Your task: Convert the material into a Markdown table with the columns "Number" and "Content," starting at the line that contains "What is the" and ending at the last line of the material. Give each line its own row and leave out blank lines.

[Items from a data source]
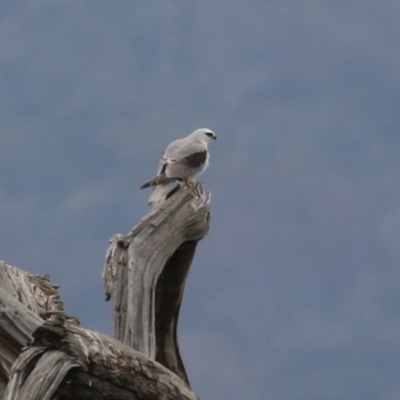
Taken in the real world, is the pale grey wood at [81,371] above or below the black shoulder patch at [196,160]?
below

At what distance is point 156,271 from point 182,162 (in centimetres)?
460

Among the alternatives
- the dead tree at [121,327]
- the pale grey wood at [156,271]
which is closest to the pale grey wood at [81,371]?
the dead tree at [121,327]

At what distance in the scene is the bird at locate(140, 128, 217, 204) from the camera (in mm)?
13102

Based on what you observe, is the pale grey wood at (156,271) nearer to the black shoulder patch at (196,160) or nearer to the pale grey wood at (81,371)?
the pale grey wood at (81,371)

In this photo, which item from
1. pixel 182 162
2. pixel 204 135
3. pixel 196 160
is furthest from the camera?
pixel 204 135

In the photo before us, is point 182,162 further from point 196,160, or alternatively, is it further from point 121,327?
point 121,327

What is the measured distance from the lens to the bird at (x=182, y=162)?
1310 cm

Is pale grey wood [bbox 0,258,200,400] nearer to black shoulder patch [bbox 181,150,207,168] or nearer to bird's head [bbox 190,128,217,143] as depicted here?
black shoulder patch [bbox 181,150,207,168]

Exercise solution:
| Number | Content |
|---|---|
| 1 | What is the measured distance from the lens to the bird at (x=182, y=162)? |
| 2 | 1310 cm |
| 3 | Is pale grey wood [bbox 0,258,200,400] nearer to black shoulder patch [bbox 181,150,207,168] or nearer to bird's head [bbox 190,128,217,143] as depicted here? |
| 4 | black shoulder patch [bbox 181,150,207,168] |